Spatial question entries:
▼
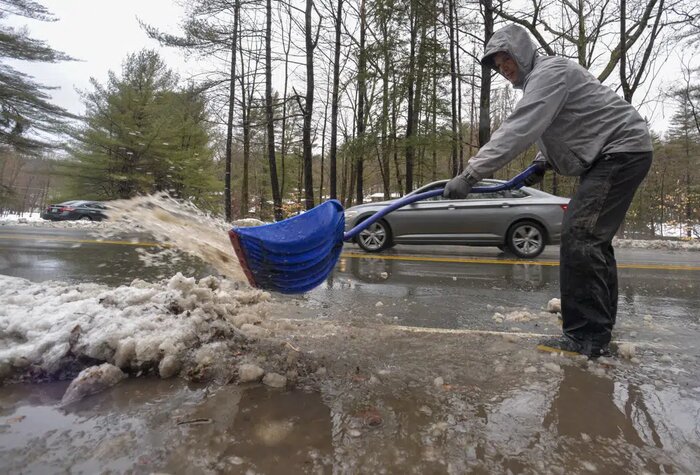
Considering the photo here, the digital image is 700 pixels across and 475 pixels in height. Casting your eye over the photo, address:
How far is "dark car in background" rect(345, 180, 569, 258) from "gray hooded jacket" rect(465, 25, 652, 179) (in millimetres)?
5149

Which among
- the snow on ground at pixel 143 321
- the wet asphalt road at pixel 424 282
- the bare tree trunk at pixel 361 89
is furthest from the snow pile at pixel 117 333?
the bare tree trunk at pixel 361 89

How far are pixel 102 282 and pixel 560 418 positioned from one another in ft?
13.9

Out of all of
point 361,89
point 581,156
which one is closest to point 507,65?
point 581,156

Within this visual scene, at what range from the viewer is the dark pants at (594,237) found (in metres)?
2.25

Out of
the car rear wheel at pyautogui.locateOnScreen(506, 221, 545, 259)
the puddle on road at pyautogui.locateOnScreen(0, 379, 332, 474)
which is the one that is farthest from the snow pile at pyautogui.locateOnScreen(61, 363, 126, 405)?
the car rear wheel at pyautogui.locateOnScreen(506, 221, 545, 259)

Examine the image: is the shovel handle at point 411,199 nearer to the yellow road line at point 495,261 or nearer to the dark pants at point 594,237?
the dark pants at point 594,237

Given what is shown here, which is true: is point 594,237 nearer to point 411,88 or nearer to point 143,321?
point 143,321

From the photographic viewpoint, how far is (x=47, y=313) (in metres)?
2.36

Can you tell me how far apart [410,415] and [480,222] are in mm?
6569

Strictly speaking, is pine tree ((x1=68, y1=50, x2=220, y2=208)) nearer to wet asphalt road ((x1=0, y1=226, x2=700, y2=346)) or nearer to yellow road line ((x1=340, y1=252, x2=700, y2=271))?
wet asphalt road ((x1=0, y1=226, x2=700, y2=346))

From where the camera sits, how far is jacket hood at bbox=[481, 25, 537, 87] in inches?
95.2

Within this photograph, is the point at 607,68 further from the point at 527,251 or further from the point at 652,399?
the point at 652,399

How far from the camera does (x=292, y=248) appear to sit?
7.88 feet

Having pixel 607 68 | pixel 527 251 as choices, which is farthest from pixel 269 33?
pixel 527 251
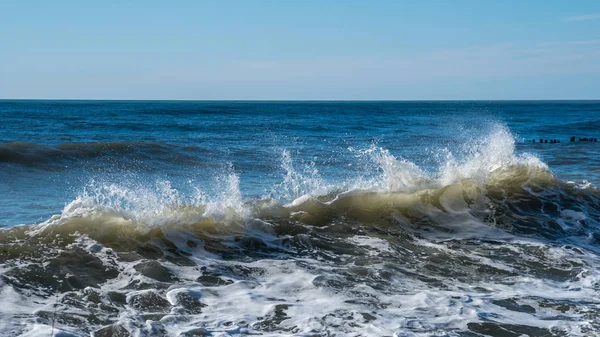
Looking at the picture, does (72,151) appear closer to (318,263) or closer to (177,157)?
(177,157)

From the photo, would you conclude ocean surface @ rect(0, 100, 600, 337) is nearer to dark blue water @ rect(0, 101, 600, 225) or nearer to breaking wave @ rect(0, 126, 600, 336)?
breaking wave @ rect(0, 126, 600, 336)

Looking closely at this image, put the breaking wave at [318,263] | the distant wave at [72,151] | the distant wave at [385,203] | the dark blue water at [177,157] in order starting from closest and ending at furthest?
the breaking wave at [318,263] → the distant wave at [385,203] → the dark blue water at [177,157] → the distant wave at [72,151]

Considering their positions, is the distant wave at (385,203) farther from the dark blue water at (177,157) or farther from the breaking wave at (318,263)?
the dark blue water at (177,157)

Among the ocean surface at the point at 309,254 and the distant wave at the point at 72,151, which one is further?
the distant wave at the point at 72,151

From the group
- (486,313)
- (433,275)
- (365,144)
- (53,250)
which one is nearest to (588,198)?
(433,275)

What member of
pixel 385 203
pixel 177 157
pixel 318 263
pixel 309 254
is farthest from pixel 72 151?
pixel 318 263

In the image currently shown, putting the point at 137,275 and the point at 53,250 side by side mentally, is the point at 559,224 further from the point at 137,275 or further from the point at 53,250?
the point at 53,250

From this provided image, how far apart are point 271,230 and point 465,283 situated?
9.61ft

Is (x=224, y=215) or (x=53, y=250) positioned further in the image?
(x=224, y=215)

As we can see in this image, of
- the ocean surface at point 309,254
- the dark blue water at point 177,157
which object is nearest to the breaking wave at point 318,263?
the ocean surface at point 309,254

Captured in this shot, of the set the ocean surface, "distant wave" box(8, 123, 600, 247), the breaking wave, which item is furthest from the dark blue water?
the breaking wave

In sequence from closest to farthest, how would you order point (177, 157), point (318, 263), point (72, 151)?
point (318, 263) < point (72, 151) < point (177, 157)

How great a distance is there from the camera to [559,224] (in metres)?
10.2

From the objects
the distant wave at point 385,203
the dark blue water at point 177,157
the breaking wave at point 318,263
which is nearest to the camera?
the breaking wave at point 318,263
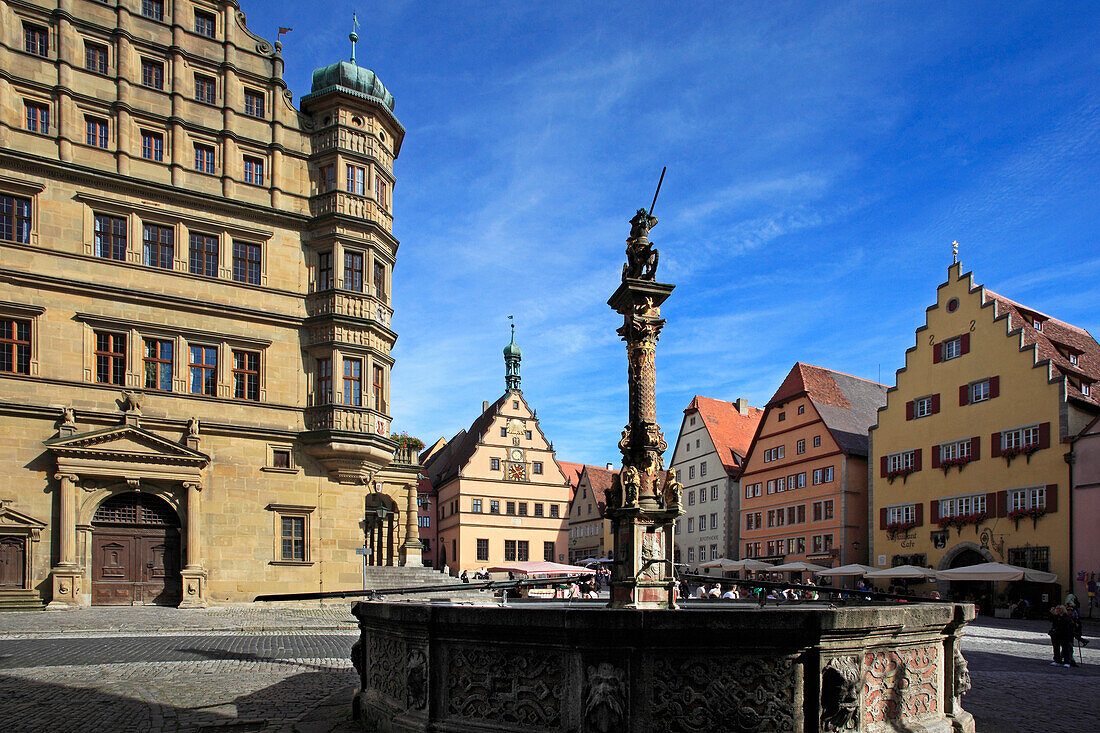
▲
Task brief:
Please pull out every line of the entries above that contains the word "Within", matching its capitalization exactly.

Exercise result:
Within this visual scene, at what range from the viewer is the dark pants at (594,237) found (in metres)?
Within this photograph, is the point at 607,68 further from the point at 527,251 or further from the point at 652,399?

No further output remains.